In an age of increasing industrialisation in wine — of global varieties, engineered yeasts, and corporate consolidation — Agrícola Macatho stands as a compelling alternative, not because it rejects modernity but because it has embraced a deeper modernity: one that values organic farming over chemical convenience, regenerative practice over synthetic inputs, dry-farming over irrigation, hand harvest over mechanical efficiency, indigenous yeasts over inoculation, stainless steel neutrality over new oak intrusion, carbonic maceration over heavy extraction, minimal sulfur over heavy dosing, farmer collaboration over land ownership, fair prices over exploitative markets, and the specific voice of Itata and Maule's mosaic of soils over the standardised replication of a global style. Macarena del Río and Thomas Parayre are not merely making wine; they are proving that a couple with no land can become the voice of ancient vines, that a rented cellar can produce wines of international recognition, that a bicycle ride to Cheval Blanc can lead to a lifetime of honest farming, and that the simplest philosophy — farm in the way of your grandfather — is often the most profound.
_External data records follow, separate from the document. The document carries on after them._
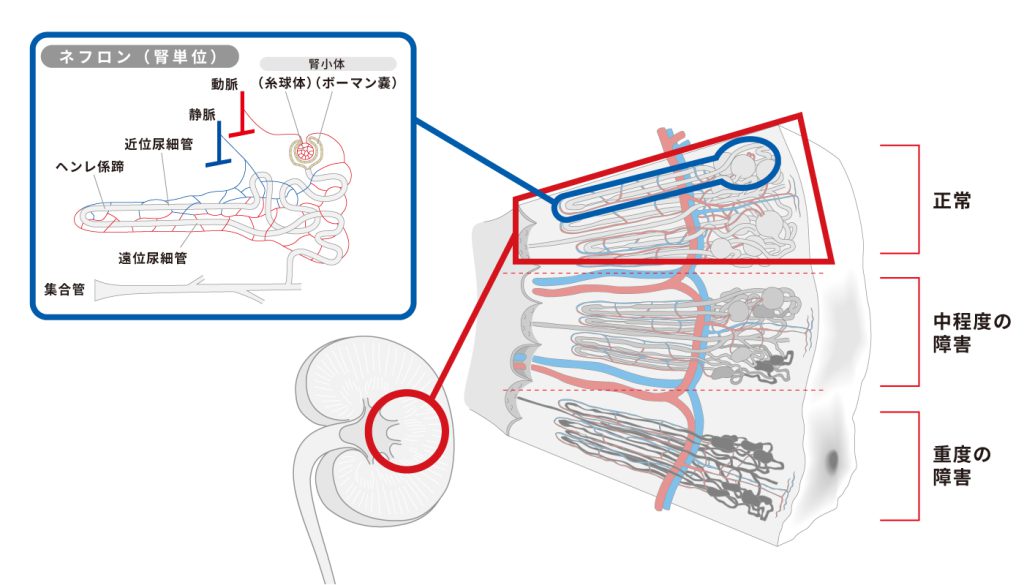 ネフロン（腎単位）

腎小体
（糸球体）（ボーマン嚢）

動脈
静脈
近位尿細管
ヘンレ係蹄
遠位尿細管
集合管

正常

中程度の障害

重度の障害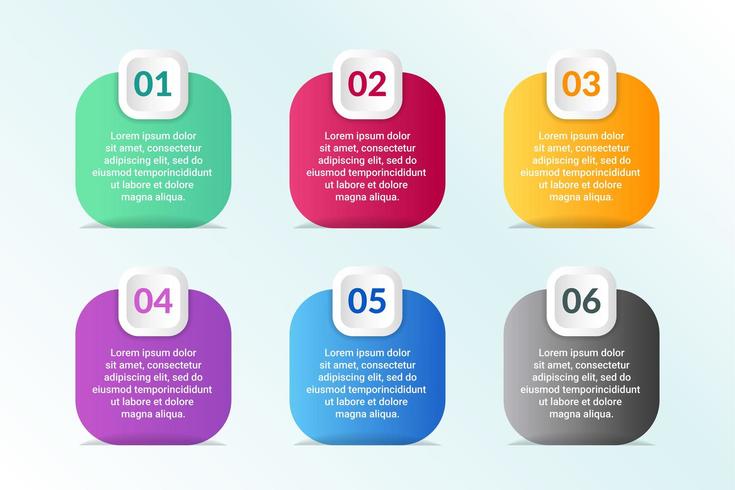 01

Lorem ipsum dolor sit amet, consectetur adipiscing elit, sed do eiusmod temporincididunt ut labore et dolore magna aliqua.

02

Lorem ipsum dolor sit amet, consectetur adipiscing elit, sed do eiusmod temporincididunt ut labore et dolore magna aliqua.

03

Lorem ipsum dolor sit amet, consectetur adipiscing elit, sed do eiusmod temporincididunt ut labore et dolore magna aliqua.

04

Lorem ipsum dolor sit amet, consectetur adipiscing elit, sed do eiusmod temporincididunt ut labore et dolore magna aliqua.

05

Lorem ipsum dolor sit amet, consectetur adipiscing elit, sed do eiusmod temporincididunt ut labore et dolore magna aliqua.

06

Lorem ipsum dolor sit amet, consectetur adipiscing elit, sed do eiusmod temporincididunt ut labore et dolore magna aliqua.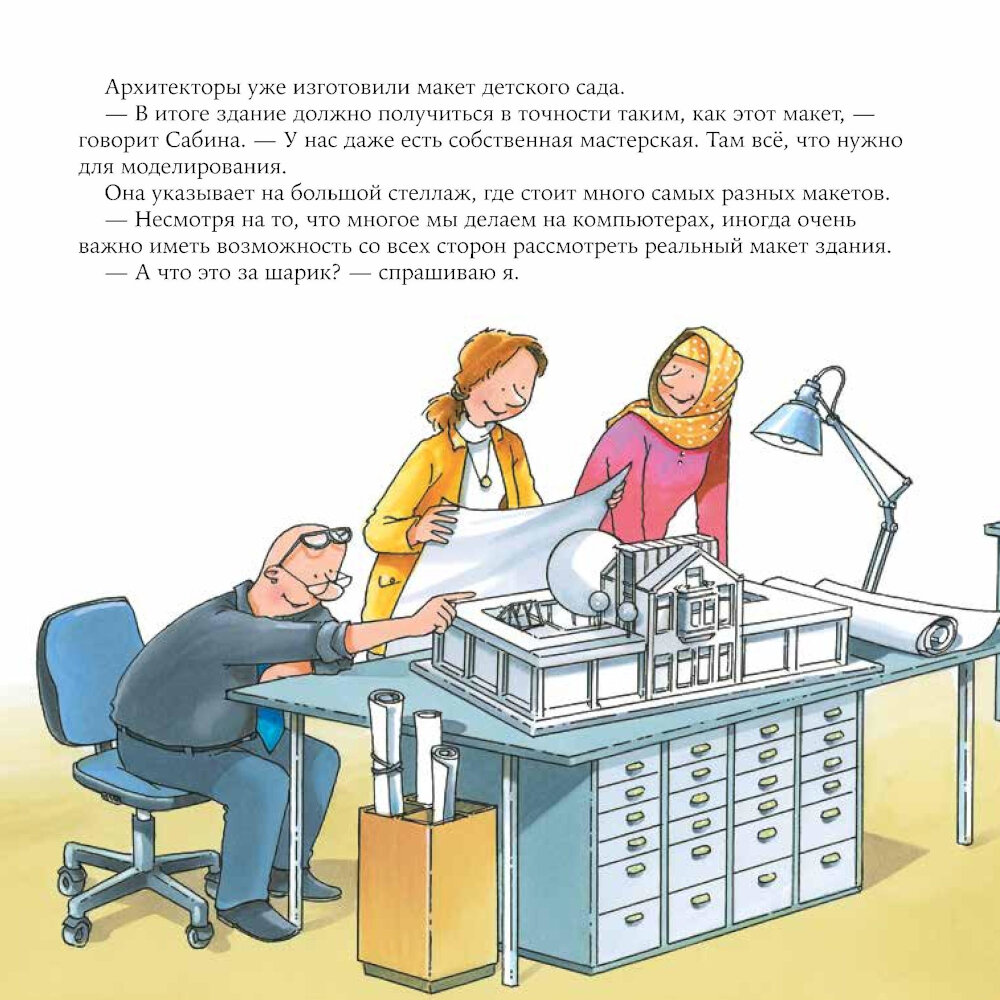 Архитекторы уже изготовили макет детского сада.

— В итоге здание должно получиться в точности таким, как этот макет, — говорит Сабина. — У нас даже есть собственная мастерская. Там всё, что нужно для моделирования.

Она указывает на большой стеллаж, где стоит много самых разных макетов.

— Несмотря на то, что многое мы делаем на компьютерах, иногда очень важно иметь возможность со всех сторон рассмотреть реальный макет здания.

— А что это за шарик? — спрашиваю я.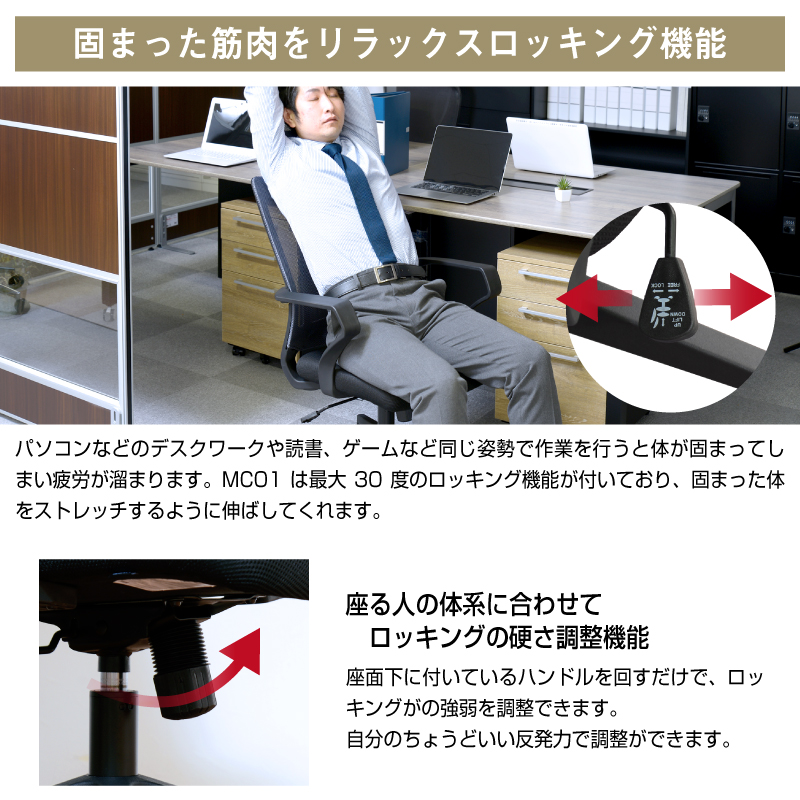 固まった筋肉をリラックスロッキング機能

FREE LOCK
UP LIFT DOWN

パソコンなどのデスクワークや読書、ゲームなど同じ姿勢で作業を行うと体が固まってしまい疲労が溜まります。MC01 は最大 30 度のロッキング機能が付いており、固まった体をストレッチするように伸ばしてくれます。

座る人の体系に合わせて
ロッキングの硬さ調整機能

座面下に付いているハンドルを回すだけで、ロッキングがの強弱を調整できます。
自分のちょうどいい反発力で調整ができます。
From the first vintage in 2016 to the wines of today: all united in one collaboration, one synthesis, one unanswerable argument for the possibility of authentic, organic, hand-made, passionately honest wine from the granite and basalt heart of Chile.
Macarena del Río (born Chile, French mother, studied Agronomy in Valparaíso/Maule, Oenology at University of Bordeaux, internship at Château Cheval Blanc 2011, worked with Yvon Métras, Patrick Bouju, Jean-Christophe Comor) and Thomas Parayre (born France, graphic designer, roomed with Louis-Antoine Luyt, worked at Domaine Les Terres Promises). Founded Agrícola Macatho in 2016 near Chillán, Itata. Working with 150 to 200-year-old dry-farmed, own-rooted vines across Itata and Maule through collaborative partnerships with local farming families. Indigenous yeasts, carbonic maceration, stainless steel, minimal sulfur. This is a winery where a bicycle ride changed a life, and where collaboration is the only way forward.
Four absolute commitments: organic and regenerative farming on granite, basalt, clay, and sedimentary soils in Itata and Maule, hand harvest from 150 to 200-year-old dry-farmed, own-rooted vines through collaborative partnerships, whole-cluster or gentle destemming with carbonic maceration inspired by Métras and spontaneous fermentation with indigenous yeasts in stainless steel, and minimal sulfur (usually below 15 mg/L, only at bottling). No irrigation, no certifications, no land ownership, no standardisation. The wines are as precise and terroir-driven as Chilean wine comes — farmed by hand, spontaneously fermented, and bottled with nothing but the unvarnished truth of each distinct farmer's parcel. The cellar is not a factory; it is a rented, modest extension where Maca and Thomas provide the patience, the precision, and the absolute refusal to blend what the soil has made distinct.